-- Begin DOCUMENT TEXT --

Deep Creek is a stream of approximately 23 miles which is formed at the confluence of the North Fork Deep Creek and South Fork Deep Creek two miles southwest of the community of Deep Creek, Washington on the far western edge of Spokane County. The creek has its mouth at the Spokane River in Riverside State Park where it cuts a thin canyon through basalt with depths reaching over 600 feet from the land above. The creek and its tributaries flow through mostly rural agricultural areas east of the Spokane urban area, though the headwaters and mouth are both located on state-owned conservation land.

Course
Deep Creek is formed at the confluence of the North Fork Deep Creek and South Fork Deep Creek on the far western edge of Spokane County, one mile north of the community of Espanola and two miles southwest of the community of Deep Creek. North Fork Deep Creek has its source at Audubon Lake in the town of Reardan in neighboring Lincoln County Audubon Lake also serves as the source of Crab Creek which flows west into the Columbia River. The North Fork flows in a southeasterly direction next to U.S. Route 2. South Fork Deep Creek rises two miles south of Reardan and flows in a "U" shape first south-southeast before turning to the northeast at Willon Springs.

-- End DOCUMENT TEXT --

WORK TO COMPLETE:
(a) Answer these questions using the Deep Creek text:
(i) About how long is Deep Creek?
(ii) Where does the creek have its mouth?
(iii) Which highway does the North Fork flow next to?
(b) Pick up the Deep Creek text after its final sentence and keep writing.

-- Begin DATASET --

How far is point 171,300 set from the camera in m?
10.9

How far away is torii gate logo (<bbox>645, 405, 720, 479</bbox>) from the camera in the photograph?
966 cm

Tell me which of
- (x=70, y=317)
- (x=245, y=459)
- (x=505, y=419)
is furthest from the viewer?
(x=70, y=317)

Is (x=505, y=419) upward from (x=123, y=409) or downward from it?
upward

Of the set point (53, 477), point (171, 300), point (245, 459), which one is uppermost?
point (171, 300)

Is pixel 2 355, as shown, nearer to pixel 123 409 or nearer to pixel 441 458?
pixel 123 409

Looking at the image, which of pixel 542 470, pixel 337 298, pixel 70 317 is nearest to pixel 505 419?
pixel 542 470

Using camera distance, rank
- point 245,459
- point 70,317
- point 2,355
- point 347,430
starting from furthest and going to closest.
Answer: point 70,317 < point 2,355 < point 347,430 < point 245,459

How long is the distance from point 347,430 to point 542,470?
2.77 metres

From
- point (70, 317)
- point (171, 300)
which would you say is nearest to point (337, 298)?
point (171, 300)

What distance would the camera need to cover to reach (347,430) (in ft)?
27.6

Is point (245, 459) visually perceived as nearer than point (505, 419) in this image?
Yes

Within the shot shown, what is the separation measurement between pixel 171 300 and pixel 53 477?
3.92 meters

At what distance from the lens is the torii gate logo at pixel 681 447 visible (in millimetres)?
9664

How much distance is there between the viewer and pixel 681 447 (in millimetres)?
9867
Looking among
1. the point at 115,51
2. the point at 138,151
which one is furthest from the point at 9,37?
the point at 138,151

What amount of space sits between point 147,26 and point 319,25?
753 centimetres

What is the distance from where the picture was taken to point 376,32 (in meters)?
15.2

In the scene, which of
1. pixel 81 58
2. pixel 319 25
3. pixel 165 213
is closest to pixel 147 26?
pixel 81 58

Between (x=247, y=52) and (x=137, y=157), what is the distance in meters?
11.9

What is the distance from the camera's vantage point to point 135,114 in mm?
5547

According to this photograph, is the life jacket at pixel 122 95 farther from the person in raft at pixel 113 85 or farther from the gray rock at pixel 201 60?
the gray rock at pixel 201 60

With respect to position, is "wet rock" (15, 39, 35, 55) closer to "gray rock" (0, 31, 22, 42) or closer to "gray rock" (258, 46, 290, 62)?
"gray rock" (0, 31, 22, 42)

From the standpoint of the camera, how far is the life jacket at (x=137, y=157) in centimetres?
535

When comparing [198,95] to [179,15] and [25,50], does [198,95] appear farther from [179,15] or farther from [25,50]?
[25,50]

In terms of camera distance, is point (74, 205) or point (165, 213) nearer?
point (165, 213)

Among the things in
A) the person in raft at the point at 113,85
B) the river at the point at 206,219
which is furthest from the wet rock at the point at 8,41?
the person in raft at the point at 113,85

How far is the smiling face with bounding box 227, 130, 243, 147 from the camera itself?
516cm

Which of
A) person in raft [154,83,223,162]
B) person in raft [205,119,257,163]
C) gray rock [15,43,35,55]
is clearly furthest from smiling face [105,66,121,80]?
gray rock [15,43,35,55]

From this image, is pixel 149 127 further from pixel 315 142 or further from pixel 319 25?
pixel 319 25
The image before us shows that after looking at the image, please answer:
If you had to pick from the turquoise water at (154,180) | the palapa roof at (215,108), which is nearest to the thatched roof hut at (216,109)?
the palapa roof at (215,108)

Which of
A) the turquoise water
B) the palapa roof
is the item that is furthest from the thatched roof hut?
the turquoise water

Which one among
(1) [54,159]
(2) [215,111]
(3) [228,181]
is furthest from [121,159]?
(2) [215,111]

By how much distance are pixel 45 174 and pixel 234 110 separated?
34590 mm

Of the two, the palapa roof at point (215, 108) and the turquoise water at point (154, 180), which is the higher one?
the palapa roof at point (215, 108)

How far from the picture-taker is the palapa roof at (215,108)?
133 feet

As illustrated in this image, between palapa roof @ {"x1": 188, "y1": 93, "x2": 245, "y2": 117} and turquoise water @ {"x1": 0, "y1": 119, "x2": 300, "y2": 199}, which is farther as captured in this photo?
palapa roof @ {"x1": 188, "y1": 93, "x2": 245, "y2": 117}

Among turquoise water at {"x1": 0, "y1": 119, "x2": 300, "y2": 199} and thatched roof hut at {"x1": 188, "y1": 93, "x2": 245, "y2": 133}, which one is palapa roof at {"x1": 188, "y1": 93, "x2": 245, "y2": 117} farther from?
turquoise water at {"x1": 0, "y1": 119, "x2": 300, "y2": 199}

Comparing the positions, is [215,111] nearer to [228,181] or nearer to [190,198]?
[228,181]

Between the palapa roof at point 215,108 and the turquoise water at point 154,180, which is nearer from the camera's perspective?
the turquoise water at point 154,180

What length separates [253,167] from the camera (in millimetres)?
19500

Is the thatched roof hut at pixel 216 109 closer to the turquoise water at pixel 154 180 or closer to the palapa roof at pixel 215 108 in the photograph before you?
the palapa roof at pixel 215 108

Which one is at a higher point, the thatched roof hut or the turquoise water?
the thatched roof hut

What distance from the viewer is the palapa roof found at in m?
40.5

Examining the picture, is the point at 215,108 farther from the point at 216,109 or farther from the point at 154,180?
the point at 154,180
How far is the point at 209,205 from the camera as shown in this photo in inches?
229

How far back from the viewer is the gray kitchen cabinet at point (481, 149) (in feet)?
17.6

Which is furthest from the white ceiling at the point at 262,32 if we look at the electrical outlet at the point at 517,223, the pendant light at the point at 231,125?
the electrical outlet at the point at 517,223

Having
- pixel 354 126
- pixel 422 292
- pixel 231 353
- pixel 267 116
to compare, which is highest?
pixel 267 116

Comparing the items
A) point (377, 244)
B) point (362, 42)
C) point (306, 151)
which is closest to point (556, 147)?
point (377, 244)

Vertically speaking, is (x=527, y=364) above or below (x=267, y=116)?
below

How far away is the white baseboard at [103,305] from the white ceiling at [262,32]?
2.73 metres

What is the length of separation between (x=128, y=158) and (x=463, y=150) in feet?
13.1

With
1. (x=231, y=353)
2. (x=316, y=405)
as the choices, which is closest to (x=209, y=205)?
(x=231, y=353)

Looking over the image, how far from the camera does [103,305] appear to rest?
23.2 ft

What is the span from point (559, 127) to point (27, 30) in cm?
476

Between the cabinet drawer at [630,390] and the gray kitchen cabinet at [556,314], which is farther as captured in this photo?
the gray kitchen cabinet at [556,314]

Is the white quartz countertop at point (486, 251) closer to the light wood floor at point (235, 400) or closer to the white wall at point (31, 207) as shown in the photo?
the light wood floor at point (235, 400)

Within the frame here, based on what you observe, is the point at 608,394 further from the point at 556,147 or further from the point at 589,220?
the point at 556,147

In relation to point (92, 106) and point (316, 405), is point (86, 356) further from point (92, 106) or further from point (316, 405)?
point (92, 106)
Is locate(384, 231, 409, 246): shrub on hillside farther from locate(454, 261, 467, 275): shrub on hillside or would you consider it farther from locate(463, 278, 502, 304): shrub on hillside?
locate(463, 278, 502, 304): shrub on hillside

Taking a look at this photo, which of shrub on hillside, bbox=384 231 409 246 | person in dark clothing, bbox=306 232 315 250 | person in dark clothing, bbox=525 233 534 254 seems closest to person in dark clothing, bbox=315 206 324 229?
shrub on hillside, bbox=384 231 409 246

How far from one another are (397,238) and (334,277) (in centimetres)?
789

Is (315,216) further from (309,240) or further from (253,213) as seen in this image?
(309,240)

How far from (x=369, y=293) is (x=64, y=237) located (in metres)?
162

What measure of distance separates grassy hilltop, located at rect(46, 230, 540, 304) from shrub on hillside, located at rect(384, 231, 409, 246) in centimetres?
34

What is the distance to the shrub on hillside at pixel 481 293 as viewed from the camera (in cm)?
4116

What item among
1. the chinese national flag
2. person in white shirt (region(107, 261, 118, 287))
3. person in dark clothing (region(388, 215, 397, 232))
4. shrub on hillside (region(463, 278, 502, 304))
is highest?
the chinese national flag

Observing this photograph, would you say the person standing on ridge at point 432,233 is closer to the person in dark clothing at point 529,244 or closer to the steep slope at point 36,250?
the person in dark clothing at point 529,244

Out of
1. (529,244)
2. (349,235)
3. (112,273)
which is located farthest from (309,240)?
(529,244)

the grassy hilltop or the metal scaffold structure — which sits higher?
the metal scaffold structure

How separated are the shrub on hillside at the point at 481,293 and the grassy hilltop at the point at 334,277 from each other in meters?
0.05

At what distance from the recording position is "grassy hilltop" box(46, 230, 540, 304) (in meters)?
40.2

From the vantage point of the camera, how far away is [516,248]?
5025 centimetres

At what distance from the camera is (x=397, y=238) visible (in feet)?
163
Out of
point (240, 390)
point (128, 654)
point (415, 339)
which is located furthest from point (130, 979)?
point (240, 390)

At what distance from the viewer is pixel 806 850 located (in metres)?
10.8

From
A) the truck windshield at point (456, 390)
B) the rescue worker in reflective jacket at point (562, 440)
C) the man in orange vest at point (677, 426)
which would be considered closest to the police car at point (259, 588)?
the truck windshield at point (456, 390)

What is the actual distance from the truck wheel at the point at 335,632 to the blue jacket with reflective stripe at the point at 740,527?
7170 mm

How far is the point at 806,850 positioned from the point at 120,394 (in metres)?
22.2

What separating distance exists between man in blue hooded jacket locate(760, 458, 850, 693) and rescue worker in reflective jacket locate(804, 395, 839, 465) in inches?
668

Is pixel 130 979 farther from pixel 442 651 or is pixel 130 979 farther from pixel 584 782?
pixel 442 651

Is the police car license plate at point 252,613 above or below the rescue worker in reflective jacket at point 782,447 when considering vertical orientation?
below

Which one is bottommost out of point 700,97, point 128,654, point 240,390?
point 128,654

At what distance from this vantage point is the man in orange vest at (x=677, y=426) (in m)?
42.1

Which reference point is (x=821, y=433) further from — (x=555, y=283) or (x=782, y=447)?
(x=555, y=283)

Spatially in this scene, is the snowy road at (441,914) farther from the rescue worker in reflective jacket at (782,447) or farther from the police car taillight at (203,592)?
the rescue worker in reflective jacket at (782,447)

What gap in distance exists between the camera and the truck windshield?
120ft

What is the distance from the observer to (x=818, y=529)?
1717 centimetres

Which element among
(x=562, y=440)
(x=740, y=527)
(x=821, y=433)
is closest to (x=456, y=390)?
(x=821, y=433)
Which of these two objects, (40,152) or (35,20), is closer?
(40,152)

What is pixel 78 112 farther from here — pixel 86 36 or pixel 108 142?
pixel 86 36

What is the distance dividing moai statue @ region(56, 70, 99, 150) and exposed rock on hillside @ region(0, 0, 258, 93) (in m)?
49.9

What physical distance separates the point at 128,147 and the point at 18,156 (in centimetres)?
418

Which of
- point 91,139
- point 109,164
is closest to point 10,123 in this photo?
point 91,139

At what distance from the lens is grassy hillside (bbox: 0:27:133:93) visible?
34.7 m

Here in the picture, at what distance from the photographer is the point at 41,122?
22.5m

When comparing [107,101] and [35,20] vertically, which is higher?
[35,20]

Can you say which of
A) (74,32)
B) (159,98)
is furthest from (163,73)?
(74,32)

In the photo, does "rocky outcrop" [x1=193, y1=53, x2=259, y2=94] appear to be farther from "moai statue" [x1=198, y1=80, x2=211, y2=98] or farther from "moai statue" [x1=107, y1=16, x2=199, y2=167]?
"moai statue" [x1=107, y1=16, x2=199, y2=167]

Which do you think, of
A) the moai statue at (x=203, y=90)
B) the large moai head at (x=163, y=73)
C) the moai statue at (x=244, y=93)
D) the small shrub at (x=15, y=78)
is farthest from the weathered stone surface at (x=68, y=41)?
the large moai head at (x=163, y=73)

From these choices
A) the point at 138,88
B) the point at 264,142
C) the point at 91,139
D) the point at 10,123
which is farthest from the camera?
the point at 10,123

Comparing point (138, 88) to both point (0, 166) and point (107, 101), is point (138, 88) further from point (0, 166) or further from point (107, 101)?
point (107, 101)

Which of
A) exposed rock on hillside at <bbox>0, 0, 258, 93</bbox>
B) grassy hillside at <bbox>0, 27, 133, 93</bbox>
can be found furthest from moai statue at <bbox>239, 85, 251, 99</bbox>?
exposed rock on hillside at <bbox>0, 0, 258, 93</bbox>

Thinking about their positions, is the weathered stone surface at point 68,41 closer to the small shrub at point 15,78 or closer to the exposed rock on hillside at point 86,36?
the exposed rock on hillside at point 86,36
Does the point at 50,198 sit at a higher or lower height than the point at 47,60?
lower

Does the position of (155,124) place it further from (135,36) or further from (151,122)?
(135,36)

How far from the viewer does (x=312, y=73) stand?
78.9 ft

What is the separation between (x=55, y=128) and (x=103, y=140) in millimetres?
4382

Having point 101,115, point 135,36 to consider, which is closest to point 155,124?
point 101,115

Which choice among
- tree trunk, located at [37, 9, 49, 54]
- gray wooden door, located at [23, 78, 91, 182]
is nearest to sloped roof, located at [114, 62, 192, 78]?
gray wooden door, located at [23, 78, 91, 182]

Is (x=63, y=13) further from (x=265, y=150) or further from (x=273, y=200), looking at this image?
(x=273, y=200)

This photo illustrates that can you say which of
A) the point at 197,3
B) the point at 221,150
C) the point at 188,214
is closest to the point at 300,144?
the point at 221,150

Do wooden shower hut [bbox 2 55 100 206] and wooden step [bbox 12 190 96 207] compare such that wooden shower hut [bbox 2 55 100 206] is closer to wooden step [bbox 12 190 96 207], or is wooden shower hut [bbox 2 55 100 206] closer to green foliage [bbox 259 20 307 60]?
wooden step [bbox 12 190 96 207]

-- End DATASET --

TASK ANSWERS:
(a)
(i) Approximately 23 miles.
(ii) At the Spokane River in Riverside State Park.
(iii) U.S. Route 2.

(b)
About one mile downstream of the confluence the stream turns to the northwest and begins paralleling a nearly 200-foot-tall hillside where the deep nature of the name begins to become apparent. Two miles from the confluence the creek flows through the community to which it gave its name where it passes under U.S. Route 2. A few miles beyond that the creek enters a thin valley roughly 1,000 feet wide carved into the Columbia Plateau with walls rising 200 feet or more.

Four miles from its mouth at the Spokane River, the Deep Creek valley opens up into the valley of Coulee Creek, which flows in from the west. It is here that Deep Creek enters Riverside State Park. Both creeks begin a descent into a thin, deep canyon just before Cable Creek empties into Deep Creek. The canyon is flanked by near vertical basalt walls that are in places vertical cliffs 100 apart. The area is popular with hikers and rock climbers. A bridge carrying the Spokane River Centennial Trail crosses over the creek at its mouth. The community of Nine Mile Falls is located across the Spokane River from the mouth of Deep Creek.

References

Geography of Spokane, Washington
Rivers of Washington (state)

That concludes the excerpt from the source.